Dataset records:
****************

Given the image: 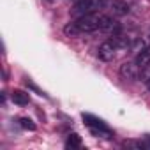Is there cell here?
Returning <instances> with one entry per match:
<instances>
[{
	"mask_svg": "<svg viewBox=\"0 0 150 150\" xmlns=\"http://www.w3.org/2000/svg\"><path fill=\"white\" fill-rule=\"evenodd\" d=\"M117 50H118V46L115 44L113 39H111V41H104V42L97 48V57H99L103 62H111V60L115 58V55H117Z\"/></svg>",
	"mask_w": 150,
	"mask_h": 150,
	"instance_id": "cell-4",
	"label": "cell"
},
{
	"mask_svg": "<svg viewBox=\"0 0 150 150\" xmlns=\"http://www.w3.org/2000/svg\"><path fill=\"white\" fill-rule=\"evenodd\" d=\"M136 64L139 65V69H146L150 67V46L148 48H143L138 57H136Z\"/></svg>",
	"mask_w": 150,
	"mask_h": 150,
	"instance_id": "cell-8",
	"label": "cell"
},
{
	"mask_svg": "<svg viewBox=\"0 0 150 150\" xmlns=\"http://www.w3.org/2000/svg\"><path fill=\"white\" fill-rule=\"evenodd\" d=\"M139 65L136 62H124L120 65V76L125 80V81H136L138 76H139Z\"/></svg>",
	"mask_w": 150,
	"mask_h": 150,
	"instance_id": "cell-5",
	"label": "cell"
},
{
	"mask_svg": "<svg viewBox=\"0 0 150 150\" xmlns=\"http://www.w3.org/2000/svg\"><path fill=\"white\" fill-rule=\"evenodd\" d=\"M146 88H148V92H150V78L146 80Z\"/></svg>",
	"mask_w": 150,
	"mask_h": 150,
	"instance_id": "cell-13",
	"label": "cell"
},
{
	"mask_svg": "<svg viewBox=\"0 0 150 150\" xmlns=\"http://www.w3.org/2000/svg\"><path fill=\"white\" fill-rule=\"evenodd\" d=\"M127 11H129L127 4H115V13L117 14H125Z\"/></svg>",
	"mask_w": 150,
	"mask_h": 150,
	"instance_id": "cell-12",
	"label": "cell"
},
{
	"mask_svg": "<svg viewBox=\"0 0 150 150\" xmlns=\"http://www.w3.org/2000/svg\"><path fill=\"white\" fill-rule=\"evenodd\" d=\"M81 117H83L85 124L92 129L94 134H99V136H111V129H110L101 118H97V117H94V115H90V113H83Z\"/></svg>",
	"mask_w": 150,
	"mask_h": 150,
	"instance_id": "cell-3",
	"label": "cell"
},
{
	"mask_svg": "<svg viewBox=\"0 0 150 150\" xmlns=\"http://www.w3.org/2000/svg\"><path fill=\"white\" fill-rule=\"evenodd\" d=\"M101 20H103L101 14H97V13H88V14L78 16L74 23L78 25V28L81 30V34H83V32L88 34V32H96V30L101 28Z\"/></svg>",
	"mask_w": 150,
	"mask_h": 150,
	"instance_id": "cell-1",
	"label": "cell"
},
{
	"mask_svg": "<svg viewBox=\"0 0 150 150\" xmlns=\"http://www.w3.org/2000/svg\"><path fill=\"white\" fill-rule=\"evenodd\" d=\"M118 28H120V25H118V21H117L115 18H111V16H103V20H101V28H99V30L108 32V34H113V32H117Z\"/></svg>",
	"mask_w": 150,
	"mask_h": 150,
	"instance_id": "cell-6",
	"label": "cell"
},
{
	"mask_svg": "<svg viewBox=\"0 0 150 150\" xmlns=\"http://www.w3.org/2000/svg\"><path fill=\"white\" fill-rule=\"evenodd\" d=\"M65 146L67 148H80L81 146V138L78 134H71L67 138V141H65Z\"/></svg>",
	"mask_w": 150,
	"mask_h": 150,
	"instance_id": "cell-9",
	"label": "cell"
},
{
	"mask_svg": "<svg viewBox=\"0 0 150 150\" xmlns=\"http://www.w3.org/2000/svg\"><path fill=\"white\" fill-rule=\"evenodd\" d=\"M146 44H148V46H150V35H148V39H146Z\"/></svg>",
	"mask_w": 150,
	"mask_h": 150,
	"instance_id": "cell-15",
	"label": "cell"
},
{
	"mask_svg": "<svg viewBox=\"0 0 150 150\" xmlns=\"http://www.w3.org/2000/svg\"><path fill=\"white\" fill-rule=\"evenodd\" d=\"M11 101L14 104H18V106H27L30 103V96L27 92H23V90H14L11 94Z\"/></svg>",
	"mask_w": 150,
	"mask_h": 150,
	"instance_id": "cell-7",
	"label": "cell"
},
{
	"mask_svg": "<svg viewBox=\"0 0 150 150\" xmlns=\"http://www.w3.org/2000/svg\"><path fill=\"white\" fill-rule=\"evenodd\" d=\"M64 32H65L67 35H72V37H76V35H80V34H81V30L78 28V25H76V23H69V25H65Z\"/></svg>",
	"mask_w": 150,
	"mask_h": 150,
	"instance_id": "cell-10",
	"label": "cell"
},
{
	"mask_svg": "<svg viewBox=\"0 0 150 150\" xmlns=\"http://www.w3.org/2000/svg\"><path fill=\"white\" fill-rule=\"evenodd\" d=\"M44 2H48V4H53V2H55V0H44Z\"/></svg>",
	"mask_w": 150,
	"mask_h": 150,
	"instance_id": "cell-14",
	"label": "cell"
},
{
	"mask_svg": "<svg viewBox=\"0 0 150 150\" xmlns=\"http://www.w3.org/2000/svg\"><path fill=\"white\" fill-rule=\"evenodd\" d=\"M106 4V0H80L74 6L72 13L74 16H83V14H88V13H97L99 9H103Z\"/></svg>",
	"mask_w": 150,
	"mask_h": 150,
	"instance_id": "cell-2",
	"label": "cell"
},
{
	"mask_svg": "<svg viewBox=\"0 0 150 150\" xmlns=\"http://www.w3.org/2000/svg\"><path fill=\"white\" fill-rule=\"evenodd\" d=\"M18 124L23 127V129H28V131H35V124L28 118V117H21V118H18Z\"/></svg>",
	"mask_w": 150,
	"mask_h": 150,
	"instance_id": "cell-11",
	"label": "cell"
}]
</instances>
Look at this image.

****************

• [Set task]: From the material above, filter out every line that contains the string "instances", matching case exactly, and copy those lines.

• [Output]:
Returning <instances> with one entry per match:
<instances>
</instances>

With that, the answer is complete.